One legal recruiter called the move "hugely significant" and said Sullivan is a "top-tier" litigator.
"I think it's really big news because Diane Sullivan is a nationally prominent litigator, particularly with respect to high-stakes, mass tort products liability matters," another recruiter said.
Thomas M. Tammany
Thomas Tammany left his post as co-chairman of Buchanan Ingersoll & Rooney's health care practice to join Reading, Pa.-based firm Stevens & Lee, another firm known for its work with the health care industry.
In a time when health care law is expected to boom over the next few years, particularly on the regulatory and transactional sides, Tammany's practice was a big addition for Stevens & Lee's already deep health care bench.
Tammany assists health care clients with transactional, regulatory and compliance matters. He regularly represents academic medical centers, hospitals and health systems, physician groups, medical device companies, institutional pharmacies and other health care providers in mergers and acquisitions, affiliations and contractual matters. He also works with hospitals and doctor groups on joint ventures and practice acquisitions.

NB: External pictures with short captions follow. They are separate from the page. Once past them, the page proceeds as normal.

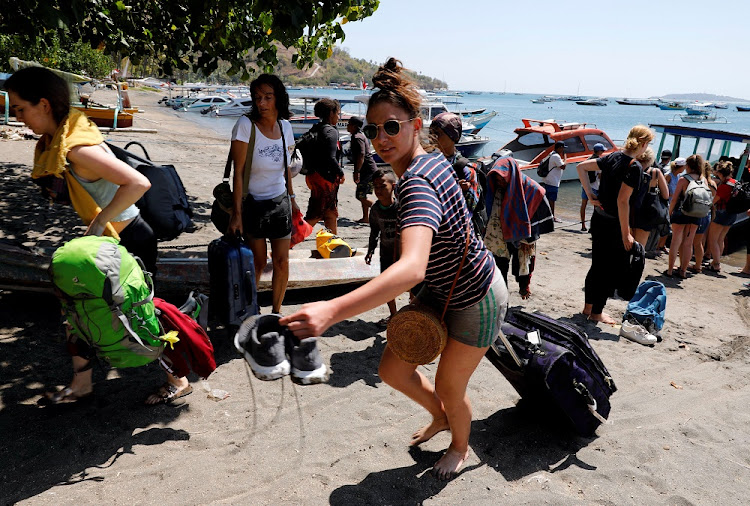 Foreign tourists carry their belongings on the beach as they leave Gili Trawangan island after an earthquake hit Lombok island in Pamenang, Indonesia on August 6 2018. Picture: REUTERS/BEAWIHARA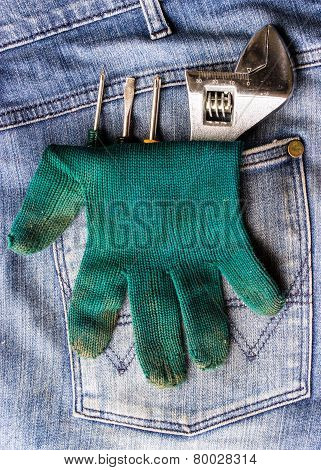 Wrench, Gloves And A Screwdriver In Jeans Pocket.
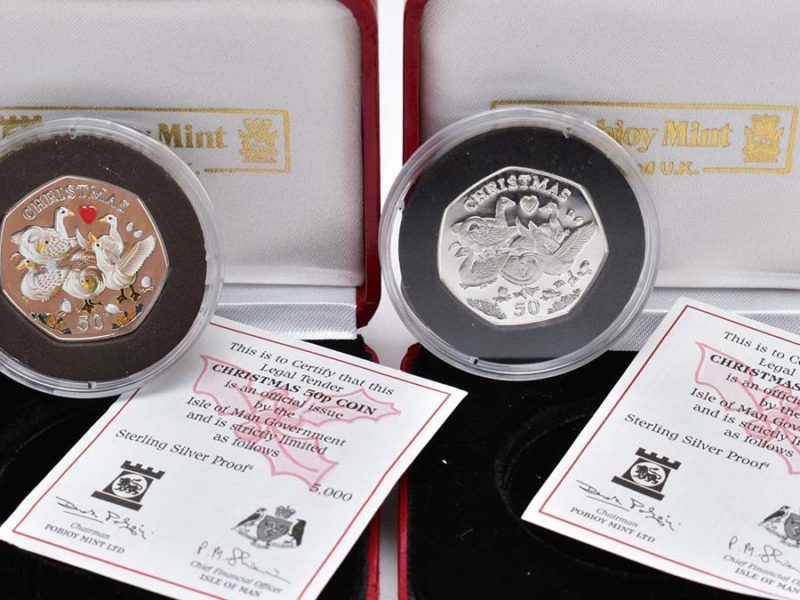 A boxed pair of Christmas 50p silver proofs which sold for £800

Before he entered private practice, Tammany was chief counsel of the University of Pennsylvania Health System.
Associate Megan Mueller joined Stevens & Lee with Tammany. The pair is resident in the firm's Valley Forge, Pa., office.
Thomas L. VanKirk
Thomas L. VanKirk spent his career at Buchanan Ingersoll & Rooney, ultimately serving for years at the helm of the firm and leading it through significant expansion.
About three years after stepping down as chief executive officer of Buchanan Ingersoll, VanKirk made the surprise announcement in March that he was leaving the firm to serve as chief legal officer of one of the biggest employers in the region: health insurer Highmark Inc.
VanKirk spent 18 years as chief operating officer of Buchanan Ingersoll until 2003, when he became CEO of the firm. He stepped down as CEO in June 2009 and was replaced by John A. Barbour, who had joined the firm as part of Klett Rooney's 2006 merger with Buchanan Ingersoll. Since then, VanKirk had served as chairman of the firm.
"I think Tom has been a tremendous contributor to the legal field and to Buchanan, in particular, for a long time," one recruiter said at the time of VanKirk's departure. "His strength as an attorney, as well as his skills as a manager, will be a tremendous asset to Highmark. He leaves Buchanan, I'm sure, on a very positive note with very strong leadership in place. It's a very positive move for the Pittsburgh legal community."